## SELECTED EXCERPT

========

Illustrated in FIG. 3A is an example of a robotic cleaner 300 includes a robotic cleaning frame 302 and one or more cleaning elements 310 coupled with the robotic cleaner frame 302. The one or more cleaning elements 310 can include a debris collecting substrate 311. The debris collecting substrate 311 can be a material that can collect or retain debris that the robotic cleaner 300 comes into contact with when operating in the internal structures of the work piece. For example, the debris collecting substrate 311 can pick up debris because of the texture of the debris collecting substrate 311, or a static charge of the fabric, or due to an adhesive quality of the debris collecting substrate 311. For instance, the debris collecting substrate 311 includes bristles, cloth, fabric, adhesive sheets, a combination of materials or the like. In some examples the debris collecting substrate 311 is coupled with the one or more motive elements 320 but does not impede movement of the robotic cleaner 300. For instance, the debris collecting substrate 311 are coupled to rotatable members, such as wheels.

In some examples, the debris collecting substrate 311 includes a fabric 311a coupled with the one or more motive elements 320. For instance, the fabric 311a includes a microfiber fabric. Optionally, the fabric can include polyesters, polypropylenes, or a combination of materials. In other examples, the fabric can include fleece, wool, flannel or the like. The fabric 311a selected can retain debris gathered because of a static charge attracting the debris to the fabric 311a.

In an example, the debris collecting substrate 311 includes bristles 311b coupled with the one or more motive elements 320. For instance, the bristles 311b extend from the one or more motive elements 320 or are adhered to the one or more motive elements 320 or are otherwise coupled with the one or more motive elements 320. In another example, the bristles 311b are coupled with an intermediary material and the intermediary material is coupled with the one or more motive elements 320.

The bristles 311b can be arranged in one or more rows 313 along an outer surface 312 of at least one of the one or more motive elements 320. As illustrated in FIG. 3B, the one or more rows 313 can be arranged in substantially parallel row that extend substantially parallel with an axis of rotation 325 of at least one of the one or more motive elements 320. In another example, as illustrated in FIG. 3C, the bristles 311b are angled askew to the axis of rotation 325.

Optionally, the robotic cleaner 300 includes a first motive element 321a and a second motive element 321b. Each of the one or more motive elements 320 can be rotatable members. For example, each of the first motive element 321a and second motive element 321b can have a debris collecting substrate 311. The first motive element 321a can have fabric 311a coupled to the outer surface 312a. For instance, the fabric 311a can surround (e.g., completely, partially or a small portion relative to an outer surface of each of the one or more motive elements 320) one of the one or more motive elements 320. The second motive element 321b can have bristles 311b coupled to the outer surface 312b. The rows of bristles 311b coupled with the second motive element 321b can be angled towards the first motive element 321a. In another example, the bristles 311b are arranged in rows with the rows askew to the axis of rotation 325.

In an example, the bristles 311b can collect (e.g., gather, pick up, grasp or the like) debris encountered during operation. The bristles 311b, in some instances, can collects the debris but does not retain (e.g., hold, possess, contain or the like) all of the debris. The bristles 311b angled towards the fabric 311a can transfer loose debris collected by the bristles 311b to the fabric 311a. In an example, the fabric 311a retains (e.g., hold, possess, contain or the like) the transferred debris.

========

## THE DATA
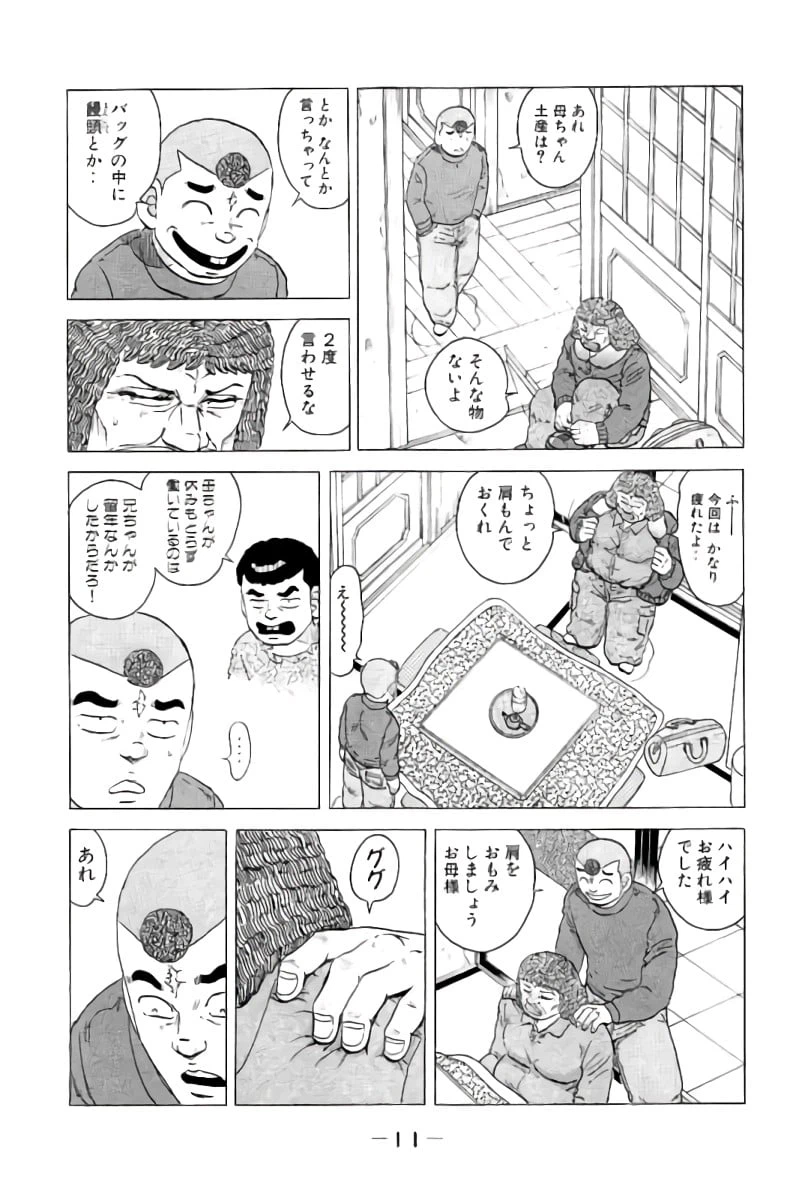 ページ 12 — 第4話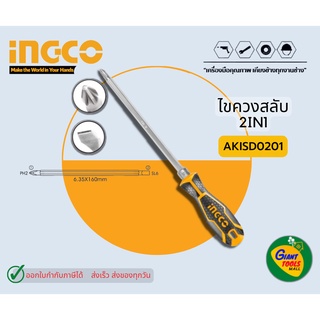 INGCO AKISD0201 ไขควงหัวสลับปากแบนและปากแฉก 2 IN 1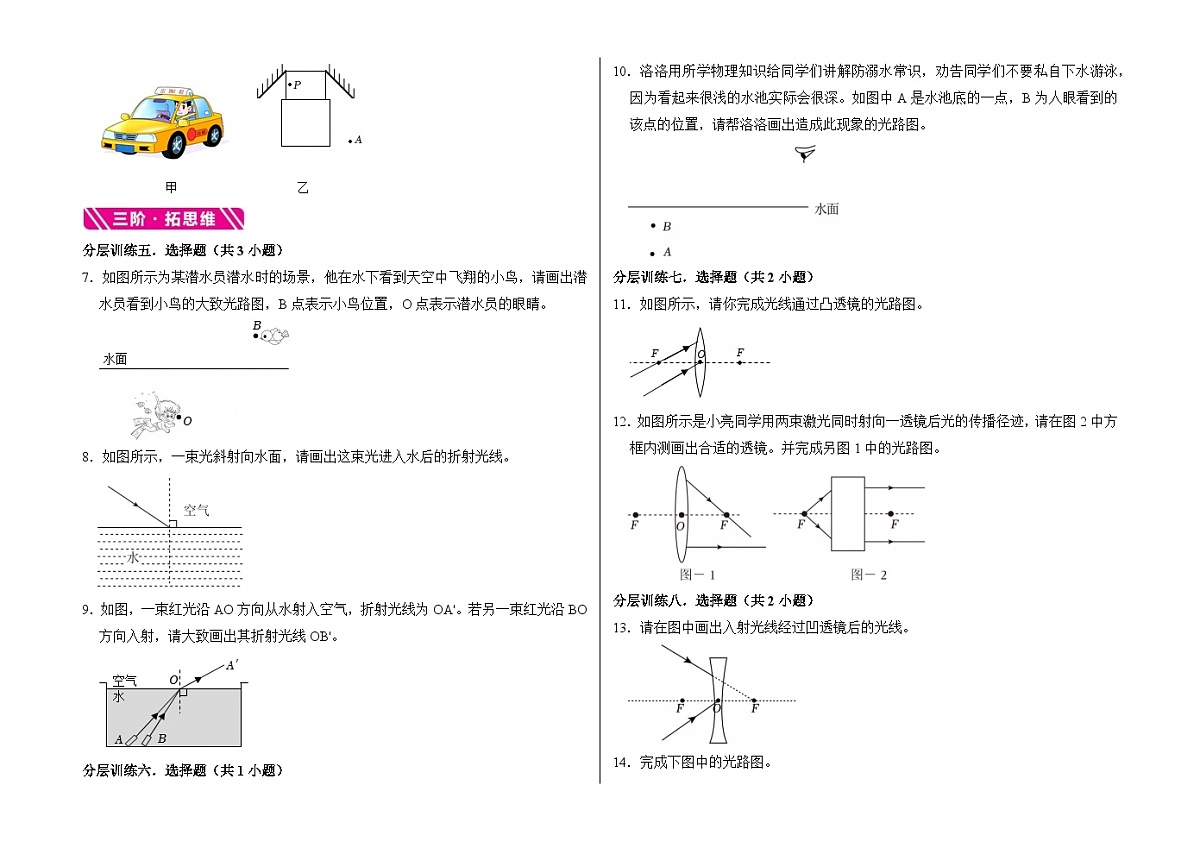 光学模块-光学作图专题（深圳专训）2026年中考物理二轮复习-专题习题【含解析】第2页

========

## TASK TO COMPLETE
Extend the passage on the robotic cleaner's debris collecting substrate, picking up after its final sentence. None of the lines matter here.

## RESULT
The one or more cleaning elements 310 can be removable from the robotic cleaning frame 302. In an example, the one or more cleaning elements 310 include the debris collecting substrate 311 coupled to the one or more motive elements 320. The one or more motive elements 320, including the one or more cleaning elements 310, can be removable from the robotic cleaning frame 302. The one or more cleaning elements 310 coupled to the robotic cleaning frame 302 or the one or more motive elements 320 can be removable to have the debris removed, or cleaned, from the one or more cleaning elements 310. The one or more cleaning elements 310 can be replaced on the robotic cleaning frame 302.

Returning to FIG. 1, the robotic cleaner 100 can include the power source 104. The power source 104 can provide power to the robotic cleaner 100 to move the robotic cleaner 100 through the internal structures, discussed previously related to FIG. 2, of the work piece. The power source 104 can be housed within the robotic cleaner body 101 or positioned within the robotic cleaning frame 102 or relative to the robotic cleaning frame 102. The power source 104 can be positioned relative to the cleaning frame 102 to not interfere with a debris collection operation of the one or more cleaning elements 110, 310.

The power source 104 (of FIG. 1) of the robotic cleaner 100, 300, in some examples, is rechargeable. For instance, a system for removing debris from one or more internal structures of a work piece (such as work piece 200) can include both the robotic cleaner 100, 300 and a charging structure 400, as illustrated in FIG. 4. The charging structure 400 can also be a storage case for holding (e.g., storing, retaining) a robotic cleaner 410 without having a charging capability. The charging structure 400 can have one or more robotic cleaner compartments 402 sized and shaped to securely hold a robotic cleaner 410 (such as robotic cleaner 100, 300). In another examples, the one or more robotic cleaner compartments 402 holds more than one robotic cleaner 410. In an example, each of the one or more robotic cleaner compartments 402 has charging capabilities.

In an example, the one or more robotic cleaner compartments 402 includes plugs, electromagnetic induction or other connections that can be coupled with an external power source 406 provide additional power to the robotic cleaner 410. Each of the one or more robotic cleaner compartments 402 can have charging capabilities or the one or more robotic cleaner compartments 402 can be interconnected to provide charging capabilities to the one or more robotic cleaner 410. In another example, the robotic cleaner 410 is charged in a charging compartment 407. The charging compartment 407 can include a power source 406 such as a battery, plugs, cables or a wireless charger.

The charging structure 400 optionally includes one or more component compartments 404. The one or more component compartments 404 can hold extra or replacement components for the robotic cleaner 410. For example, the one or more component compartments 404 holds extra one or more motive elements 420 or one or more cleaning elements 422.

Optionally, the charging structure 400 is a portable charging structure that can be relocated according to the location of the work piece. In some examples, the robotic cleaner 410 can be used in work pieces that are at different locations. A charging structure 400 that is portable allows a user the option to reuse the robotic cleaner 410.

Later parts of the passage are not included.